I ten wieczór, kiedy moja przyjaciółka tak straszliwie milczała, a mnie zirytowało, że jest jakaś niezadowolona z życia, podczas gdy ja się świetnie bawię. Należało może zapytać, co jej jest, a w dodatku wysłuchać odpowiedzi…? Jednakże naprawdę nie przyszło mi do głowy, że jej chłopak tak gorliwie współpracuje ze mną, bo bezwiednie wymienia ją na mnie, wcale go nie chciałam, mogłam współpracować z innym grafikiem i odurzenie by mu przeszło. Ale tak mi się podobała jego wściekła usłużność…! No i rozeszli się.

Nie dziwię się właściwie mojemu mężowi, że zdecydował się w końcu na rozwód, dziwię się raczej, że tyle lat ze mną wytrzymał. Czułam się ciężko urażona, kiedy mnie potępiał i krytykował, w końcu on też nie miał anielskiego charakteru, ale za to okazuje się, że miał rację. Fakt. Atmosferę musiałam chyba wytwarzać okropną!

List Grażynki wstrząsnął mną do głębi. Więc ona tak mnie widzi…

Teraz dopiero przyszło mi na myśl, że spaskudziłam jej podróż do Drezna. Wyjechała o dwa dni wcześniej, żeby mieć czas na przyduszanie baby, potem robiła spis, była solidna i obowiązkowa, z pewnością sprawdzała wszystko i konfrontowała notatki nieboszczyka-filatelisty ze stanem faktycznym. A tak chciała jechać świeżutka, wypoczęta, prosto od fryzjera i kosmetyczki! Dwa dni to przykrość nawet dla manikiuru, nie mówiąc o uczesaniu, u rodziny w Bolesławcu musiała spędzić dwie noce, a luksusów sanitarnych u nich nie było, to wiedziałam, jedna łazienka na sześć osób, z Grażynką licząc siedem, w tym dwoje małych dzieci, trzecie nieco starsze, oraz jakaś babcia. Świetny początek wystrzałowego występu!

Chyba nie oddam Anicie tego listu. Powiem jej o nim, oczywiście, ale pouczającą treść zachowam dla siebie.

* * *

Grażynkę, w drodze powrotnej z Drezna, zatrzymano w Bolesławcu jako podejrzaną o zamordowanie baby od znaczków.
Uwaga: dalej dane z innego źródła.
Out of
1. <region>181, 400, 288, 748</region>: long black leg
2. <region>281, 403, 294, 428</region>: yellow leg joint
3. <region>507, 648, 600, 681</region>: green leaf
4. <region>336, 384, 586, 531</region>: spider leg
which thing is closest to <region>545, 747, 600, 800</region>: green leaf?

Czekali na nią na granicy. Opinia ludzka typowała ją na pierwsze miejsce z przyczyn następujących:

Zwłoki odkryła pracownica jednej z restauracyjnych kuchni, która to kuchnia, w porozumieniu z opieką społeczną, cicho i bez szumu, dożywiała najuboższych mieszkańców miasta i okolic. Jakieś tam resztki zawsze zostawały, całkowicie jadalne, to zupka, to kartofelki, to jarzynki, i te resztki chętnie brali biedni ludzie. Przychodziła po nie także i denatka, która zresztą miała imię i nazwisko, mianowicie nazywała się Weronika Fiałkowska. Otóż Weronika przyszła wieczorem, zabrała cały elegancki półmisek z zestawem dań, po czym nie pojawiła się o poranku, aczkolwiek poprzysięgała, że bladym świtem półmisek odniesie. Zazwyczaj była słowna i wszystko odnosiła w terminie.

Odpowiedzialna za półmisek pomocnica kuchenna zdenerwowała się i w niewielkiej przerwie pomiędzy ruchem porannym a południowym poleciała do Weroniki. Drzwi parterowego domku zastała otwarte, weszła i ujrzała zwłoki, które były zwłokami tak bardzo, że nie pozostawiały miejsca na żadne wątpliwości. Pomocnicę najpierw zatchnęło, potem wydała z siebie krzyk straszny, następnie zaś, wciąż z tym krzykiem, wypadła na zewnątrz. Scenę oglądał sąsiad, pracujący tuż obok, w swoim ogródku, aczkolwiek emeryt, to jednak w pełni sprawny umysłowo, a do tego jeszcze aplikant z prokuratury, który szedł służbowo, więc nie musiał swojej obecności na miejscu zdarzenia ukrywać. Pomocnica minęła go, lecąc biegiem, a w chwilę później pojawiła się przed nim znowu, dziko wrzeszcząc. Czas, jaki spędziła w domku, absolutnie wykluczał jakiekolwiek działanie, dzięki czemu alibi miała doskonałe.